* [Problem to work on]:
Arrange the lines below as a Markdown table with the columns "Row" and "Line text", starting at the line that contains "Which one among" and ending at the last line of the records. Number each row and leave out blank lines.

-- start Records provided --

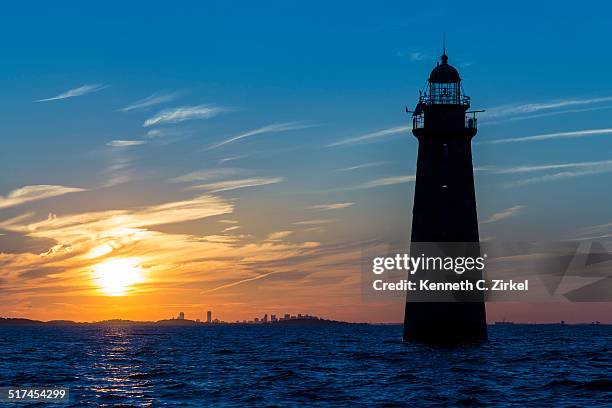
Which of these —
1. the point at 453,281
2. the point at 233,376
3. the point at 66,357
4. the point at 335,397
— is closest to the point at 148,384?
the point at 233,376

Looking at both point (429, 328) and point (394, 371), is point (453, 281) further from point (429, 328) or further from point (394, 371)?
point (394, 371)

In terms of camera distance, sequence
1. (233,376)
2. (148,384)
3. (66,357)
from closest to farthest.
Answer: (148,384)
(233,376)
(66,357)

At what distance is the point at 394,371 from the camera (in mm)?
36625

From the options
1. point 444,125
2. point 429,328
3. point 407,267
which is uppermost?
point 444,125

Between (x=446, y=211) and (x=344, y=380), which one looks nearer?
(x=344, y=380)

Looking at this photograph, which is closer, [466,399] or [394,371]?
[466,399]

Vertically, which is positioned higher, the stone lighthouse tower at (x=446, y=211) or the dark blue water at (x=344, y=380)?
the stone lighthouse tower at (x=446, y=211)

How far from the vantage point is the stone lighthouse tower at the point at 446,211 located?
42344mm

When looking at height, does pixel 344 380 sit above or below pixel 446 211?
below

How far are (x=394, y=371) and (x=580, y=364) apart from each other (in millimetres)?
13754

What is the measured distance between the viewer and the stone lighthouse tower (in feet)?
139

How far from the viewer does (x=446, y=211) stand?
139 ft

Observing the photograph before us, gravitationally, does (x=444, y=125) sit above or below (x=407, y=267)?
above

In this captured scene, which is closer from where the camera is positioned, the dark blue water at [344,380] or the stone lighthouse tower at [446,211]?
the dark blue water at [344,380]
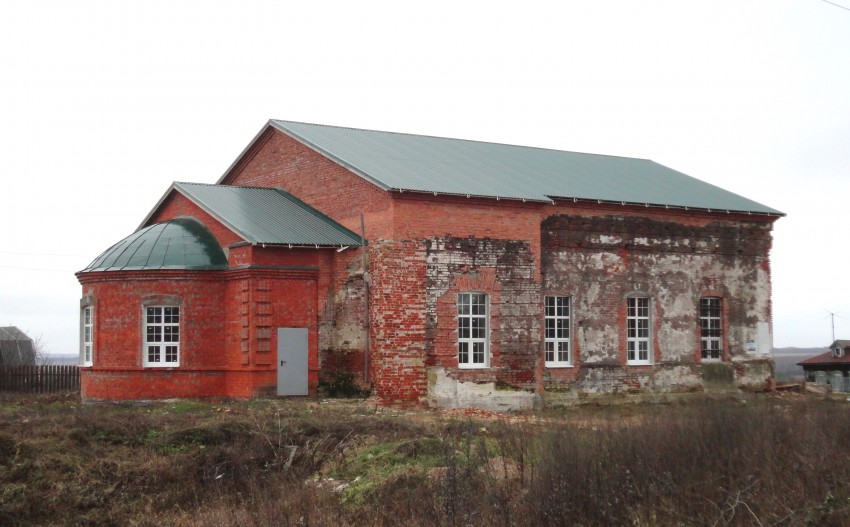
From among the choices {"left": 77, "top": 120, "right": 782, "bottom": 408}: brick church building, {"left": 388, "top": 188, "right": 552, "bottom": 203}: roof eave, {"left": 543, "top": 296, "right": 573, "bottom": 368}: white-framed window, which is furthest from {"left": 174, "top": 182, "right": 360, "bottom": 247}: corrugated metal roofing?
{"left": 543, "top": 296, "right": 573, "bottom": 368}: white-framed window

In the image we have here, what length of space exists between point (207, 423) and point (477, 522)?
8.52m

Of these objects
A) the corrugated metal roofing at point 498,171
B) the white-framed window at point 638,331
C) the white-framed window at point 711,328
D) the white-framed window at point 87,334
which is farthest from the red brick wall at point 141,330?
the white-framed window at point 711,328

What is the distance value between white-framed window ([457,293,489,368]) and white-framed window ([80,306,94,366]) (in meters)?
9.25

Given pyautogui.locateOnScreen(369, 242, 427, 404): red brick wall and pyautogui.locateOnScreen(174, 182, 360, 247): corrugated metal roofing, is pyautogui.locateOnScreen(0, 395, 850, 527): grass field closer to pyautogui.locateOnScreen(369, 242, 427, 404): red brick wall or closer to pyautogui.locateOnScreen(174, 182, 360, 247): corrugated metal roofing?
pyautogui.locateOnScreen(369, 242, 427, 404): red brick wall

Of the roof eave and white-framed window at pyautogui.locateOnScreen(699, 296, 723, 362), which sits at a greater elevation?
the roof eave

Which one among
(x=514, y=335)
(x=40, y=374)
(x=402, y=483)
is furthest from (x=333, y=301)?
(x=40, y=374)

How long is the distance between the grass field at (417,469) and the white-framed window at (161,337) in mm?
3261

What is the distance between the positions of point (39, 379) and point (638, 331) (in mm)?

-- end Records provided --

* [Answer to the exercise]:
| Row | Line text |
|---|---|
| 1 | Which one among |
| 2 | (x=514, y=335) |
| 3 | (x=40, y=374) |
| 4 | (x=402, y=483) |
| 5 | is furthest from (x=333, y=301)? |
| 6 | (x=40, y=374) |
| 7 | How long is the distance between the grass field at (417,469) and the white-framed window at (161,337) in mm? |
| 8 | 3261 |
| 9 | What is the distance between the positions of point (39, 379) and point (638, 331) (in mm)? |